▶ [Selected extract]

▼

Sniff "text/plain; charset=UTF8" for possibly being binary. Bug 394647, r+sr=biesi

This commit is contained in:
bzbarsky@mit.edu 2007-12-03 10:37:54 -08:00
parent e628936671
commit a051d516ec
2 changed files with 186 additions and 4 deletions

View File

@ -686,13 +686,15 @@ nsBinaryDetector::DetermineContentType(nsIRequest* aRequest)
// Make sure to do a case-sensitive exact match comparison here. Apache
// 1.x just sends text/plain for "unknown", while Apache 2.x sends
// text/plain with a ISO-8859-1 charset. Debian's Apache version, just to
// be different, sends text/plain with iso-8859-1 charset. Don't do
// general case-insensitive comparison, since we really want to apply this
// crap as rarely as we can.
// be different, sends text/plain with iso-8859-1 charset. For extra fun,
// FC7, RHEL4, and Ubuntu Feisty send charset=UTF-8. Don't do general
// case-insensitive comparison, since we really want to apply this crap as
// rarely as we can.

▲

▶ [Given data]
▼

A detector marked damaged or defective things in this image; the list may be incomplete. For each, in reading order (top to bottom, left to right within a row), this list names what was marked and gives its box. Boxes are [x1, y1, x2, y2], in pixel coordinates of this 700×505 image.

▲

▶ [Directives]
- A) In the commit diff, which charset do FC7, RHEL4, and Ubuntu Feisty send with text/plain?
- B) Continue the commit diff about sniffing text/plain, starting after its final line.

▶ [Task responses]
- A) charset=UTF-8

- B)
if (!contentType.EqualsLiteral("text/plain") ||
(!contentTypeHdr.EqualsLiteral("text/plain") &&
!contentTypeHdr.EqualsLiteral("text/plain; charset=ISO-8859-1") &&
!contentTypeHdr.EqualsLiteral("text/plain; charset=iso-8859-1"))) {
!contentTypeHdr.EqualsLiteral("text/plain; charset=iso-8859-1") &&
!contentTypeHdr.EqualsLiteral("text/plain; charset=UTF-8"))) {
return;
}

View File

@ -0,0 +1,180 @@
// Test the plaintext-or-binary sniffer
do_import_script("netwerk/test/httpserver/httpd.js");
// List of Content-Type headers to test. For each header we have an array.
// The first element in the array is the Content-Type header string. The
// second element in the array is a boolean indicating whether we allow
// sniffing for that type.
var contentTypeHeaderList =
[
[ "text/plain", true ],
[ "text/plain; charset=ISO-8859-1", true ],
[ "text/plain; charset=iso-8859-1", true ],
[ "text/plain; charset=UTF-8", true ],
[ "text/plain; charset=unknown", false ],
[ "text/plain; param", false ],
[ "text/plain; charset=ISO-8859-1; param", false ],
[ "text/plain; charset=iso-8859-1; param", false ],
[ "text/plain; charset=UTF-8; param", false ],
[ "text/plain; charset=utf-8", false ],
[ "text/plain; charset=utf8", false ],
[ "text/plain; charset=UTF8", false ],
[ "text/plain; charset=iSo-8859-1", false ]
];
// List of response bodies to test. For each response we have an array. The
// first element in the array is the body string. The second element in the
// array is a boolean indicating whether that string should sniff as binary.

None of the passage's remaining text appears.